(心に残るコラム)

 

  2024年4月14日 朝日新聞
(天声人語)入学式の言葉から

 

 青春は若いやつらにはもったいない――。ノーベル賞作家バーナード・ショーの名言をひいたのは日本大の理事長である。「大人のやっかみ」だけれど、若いときには「可能性という道路が広くどこまでもある」のを分かってほしい、と。この春の入学式の言葉から▼「ほんまもん」とは何か。京都工芸繊維大の学長は説いた。大学の学びとは、偽物と本物の違いを見分けるようになること。AIを駆使したフェイクがあふれる世に「見極める力は人との交流で培われる」▼失敗を恐れるな。鹿児島国際大の学長は「大学は、安心して何度でも失敗の経験が積める場所でありたい」と言った。激しい変化の時代である。「大過なく勤め上げられて感無量」でなく、挑戦を続けよう▼構造的な差別はなくさねばならない。女性の学部新入生が2割にとどまる東京大の総長は訴える。「女性をはじめ多様な学生が魅力を感じる大学であるか、多様な学生を迎え入れる環境となっているか」▼何を言うかは大事だが、誰が言うかも大事である。

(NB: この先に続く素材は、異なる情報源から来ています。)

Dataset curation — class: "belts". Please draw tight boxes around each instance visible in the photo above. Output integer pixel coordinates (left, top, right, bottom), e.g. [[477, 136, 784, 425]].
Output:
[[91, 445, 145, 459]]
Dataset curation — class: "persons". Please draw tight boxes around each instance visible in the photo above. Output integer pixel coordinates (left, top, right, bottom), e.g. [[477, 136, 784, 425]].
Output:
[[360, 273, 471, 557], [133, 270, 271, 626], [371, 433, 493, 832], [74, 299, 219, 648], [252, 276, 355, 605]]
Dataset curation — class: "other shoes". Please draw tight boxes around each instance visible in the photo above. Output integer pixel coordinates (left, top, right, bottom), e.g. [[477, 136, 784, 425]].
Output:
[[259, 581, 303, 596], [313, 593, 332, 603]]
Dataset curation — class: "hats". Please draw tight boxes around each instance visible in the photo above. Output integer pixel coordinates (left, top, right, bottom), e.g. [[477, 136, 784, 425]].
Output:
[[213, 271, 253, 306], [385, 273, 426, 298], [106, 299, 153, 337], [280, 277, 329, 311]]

「自分の立ち位置をしっかりと把握して」と国会議員を兼ねる近畿大の理事長。自民党の裏金問題で、秘書がやった、自分は知らないと弁明を繰り返した姿が重なる▼能登半島地震から3カ月余り。悲しみとともに、復興の道を歩む。「被災地に最も近い大学」という石川県立看護大の学長は、新入生たちに語りかけた。「命の尊さを忘れず、学ぶことをスタートしてください」。小欄からもエールを。